▶ Brief: Count the lines in the records below that contain the string "camera". Reply with the number alone.

▶ Data section:

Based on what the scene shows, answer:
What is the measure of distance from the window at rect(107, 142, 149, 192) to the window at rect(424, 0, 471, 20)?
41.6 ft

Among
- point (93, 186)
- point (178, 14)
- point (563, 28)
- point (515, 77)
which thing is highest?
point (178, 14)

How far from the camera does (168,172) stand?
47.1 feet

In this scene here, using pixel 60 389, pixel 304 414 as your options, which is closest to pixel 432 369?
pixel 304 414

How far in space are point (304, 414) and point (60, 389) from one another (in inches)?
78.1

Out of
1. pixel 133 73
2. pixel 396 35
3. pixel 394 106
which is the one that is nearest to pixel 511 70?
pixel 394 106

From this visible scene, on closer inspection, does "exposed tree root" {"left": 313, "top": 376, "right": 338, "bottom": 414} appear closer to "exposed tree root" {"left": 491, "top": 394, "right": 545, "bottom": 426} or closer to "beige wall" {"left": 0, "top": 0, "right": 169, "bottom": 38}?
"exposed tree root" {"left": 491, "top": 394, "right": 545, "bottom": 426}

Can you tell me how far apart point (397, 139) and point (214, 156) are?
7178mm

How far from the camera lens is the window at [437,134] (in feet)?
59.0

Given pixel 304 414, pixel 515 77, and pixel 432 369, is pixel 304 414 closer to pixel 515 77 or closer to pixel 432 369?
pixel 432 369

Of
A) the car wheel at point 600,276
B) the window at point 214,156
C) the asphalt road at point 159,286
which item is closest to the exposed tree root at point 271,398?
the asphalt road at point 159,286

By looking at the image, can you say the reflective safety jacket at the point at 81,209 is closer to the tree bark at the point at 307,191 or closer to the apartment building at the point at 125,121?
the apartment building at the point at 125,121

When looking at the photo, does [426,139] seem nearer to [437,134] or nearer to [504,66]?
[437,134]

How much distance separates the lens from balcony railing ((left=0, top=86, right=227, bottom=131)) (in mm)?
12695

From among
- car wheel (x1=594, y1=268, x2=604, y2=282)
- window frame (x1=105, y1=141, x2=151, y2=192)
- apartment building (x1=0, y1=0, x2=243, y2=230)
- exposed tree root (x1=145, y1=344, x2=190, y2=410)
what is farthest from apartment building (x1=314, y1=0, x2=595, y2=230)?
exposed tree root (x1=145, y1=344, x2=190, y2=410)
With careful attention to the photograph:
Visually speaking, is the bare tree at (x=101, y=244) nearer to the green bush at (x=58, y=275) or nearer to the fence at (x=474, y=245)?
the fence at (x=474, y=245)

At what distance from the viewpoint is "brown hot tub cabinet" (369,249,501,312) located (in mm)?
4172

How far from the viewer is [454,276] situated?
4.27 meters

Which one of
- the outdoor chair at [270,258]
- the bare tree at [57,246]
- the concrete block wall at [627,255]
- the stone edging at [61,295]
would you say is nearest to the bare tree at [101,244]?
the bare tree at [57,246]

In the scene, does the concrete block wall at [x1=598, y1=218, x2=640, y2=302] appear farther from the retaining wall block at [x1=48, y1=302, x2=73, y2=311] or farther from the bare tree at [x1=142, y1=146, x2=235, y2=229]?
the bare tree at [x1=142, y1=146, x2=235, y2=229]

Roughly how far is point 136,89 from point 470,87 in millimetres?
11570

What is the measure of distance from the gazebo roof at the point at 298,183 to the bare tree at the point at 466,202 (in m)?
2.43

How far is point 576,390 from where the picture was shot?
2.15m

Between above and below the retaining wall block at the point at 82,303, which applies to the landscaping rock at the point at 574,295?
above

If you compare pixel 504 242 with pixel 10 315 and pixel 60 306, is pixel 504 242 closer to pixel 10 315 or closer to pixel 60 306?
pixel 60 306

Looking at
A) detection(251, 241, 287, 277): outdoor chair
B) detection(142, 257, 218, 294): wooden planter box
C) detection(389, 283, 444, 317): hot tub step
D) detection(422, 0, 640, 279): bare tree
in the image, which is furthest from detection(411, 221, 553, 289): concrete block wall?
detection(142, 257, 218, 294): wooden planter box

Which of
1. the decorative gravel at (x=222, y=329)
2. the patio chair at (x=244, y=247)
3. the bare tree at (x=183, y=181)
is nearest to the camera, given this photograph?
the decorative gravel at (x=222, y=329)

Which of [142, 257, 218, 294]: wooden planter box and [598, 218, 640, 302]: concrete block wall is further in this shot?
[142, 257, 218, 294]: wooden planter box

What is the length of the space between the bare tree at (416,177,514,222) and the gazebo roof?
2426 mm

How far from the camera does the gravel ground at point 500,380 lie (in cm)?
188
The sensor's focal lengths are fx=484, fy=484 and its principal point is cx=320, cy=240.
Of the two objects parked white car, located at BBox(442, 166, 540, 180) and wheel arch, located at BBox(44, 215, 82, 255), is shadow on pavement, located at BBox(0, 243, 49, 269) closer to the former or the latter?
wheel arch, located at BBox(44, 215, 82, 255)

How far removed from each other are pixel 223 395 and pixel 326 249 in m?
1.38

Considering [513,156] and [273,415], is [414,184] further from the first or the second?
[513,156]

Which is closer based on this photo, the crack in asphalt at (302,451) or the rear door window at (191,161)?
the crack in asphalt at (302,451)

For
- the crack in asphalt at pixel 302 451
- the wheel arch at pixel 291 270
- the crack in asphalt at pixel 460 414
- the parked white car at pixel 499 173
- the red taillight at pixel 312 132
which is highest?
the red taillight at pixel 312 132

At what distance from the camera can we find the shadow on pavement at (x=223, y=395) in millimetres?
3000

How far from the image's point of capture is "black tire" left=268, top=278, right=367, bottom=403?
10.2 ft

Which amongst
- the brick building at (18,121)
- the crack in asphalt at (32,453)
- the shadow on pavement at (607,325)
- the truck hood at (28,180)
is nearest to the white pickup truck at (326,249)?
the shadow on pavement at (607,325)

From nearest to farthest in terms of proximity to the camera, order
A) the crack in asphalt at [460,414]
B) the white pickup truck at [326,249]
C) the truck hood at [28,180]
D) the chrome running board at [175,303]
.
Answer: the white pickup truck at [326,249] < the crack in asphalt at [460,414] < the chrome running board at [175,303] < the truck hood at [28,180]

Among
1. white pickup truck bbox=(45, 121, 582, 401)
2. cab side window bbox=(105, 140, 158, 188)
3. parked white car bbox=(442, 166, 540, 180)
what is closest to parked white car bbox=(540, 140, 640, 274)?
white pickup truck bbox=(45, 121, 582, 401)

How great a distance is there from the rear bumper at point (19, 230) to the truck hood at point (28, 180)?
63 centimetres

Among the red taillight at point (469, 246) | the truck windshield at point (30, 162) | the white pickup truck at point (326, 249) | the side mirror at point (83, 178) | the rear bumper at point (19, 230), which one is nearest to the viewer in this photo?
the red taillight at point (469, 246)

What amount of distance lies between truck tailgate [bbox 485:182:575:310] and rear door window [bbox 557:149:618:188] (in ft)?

▶ Solved problem: 6